CHALLENGE 1: In the text about the Porterhouse Blue competition, who is appointed as the new Master of Porterhouse College?

TEXT TO READ:
START

As promised, it’s competition time again. This time, it’s your chance to win a copy of classic Channel 4 comedy drama Porterhouse Blue on DVD.
In late-’80s Britain, Porterhouse College, Cambridge, is an anachronism, its students uniformly male and (in the vast number of cases) privately educated. When the incumbent Master dies (from a stroke brought on by overeating – a Porterhouse Blue) the government gets its revenge on Porterhouse by appointing as his successor an old graduate, the politician Sir Godber Evans. One of the tiny minority of state-school students the college has had forced on it over the years, Evans returns to his alma mater determined to drag this bastion of privilege into the twentieth century. The elderly academic staff cease their bickering and close ranks against him, but the new Master finds his most implacable and unscrupulous opponent in Skullion, the college porter.

END

CHALLENGE 2: Output the entries from the line containing "Out of the group" down to the last line of the entries as a Markdown table with the columns No. and Line, leaving out blank lines.

INPUT ROWS:
START

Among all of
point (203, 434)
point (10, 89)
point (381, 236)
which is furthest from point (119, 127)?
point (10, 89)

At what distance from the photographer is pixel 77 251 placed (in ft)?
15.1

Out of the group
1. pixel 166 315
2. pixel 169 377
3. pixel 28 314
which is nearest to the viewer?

END

WORKED SOLUTION 1: The politician Sir Godber Evans is appointed.

WORKED SOLUTION 2:
| No. | Line |
|---|---|
| 1 | Out of the group |
| 2 | 1. pixel 166 315 |
| 3 | 2. pixel 169 377 |
| 4 | 3. pixel 28 314 |
| 5 | which is nearest to the viewer? |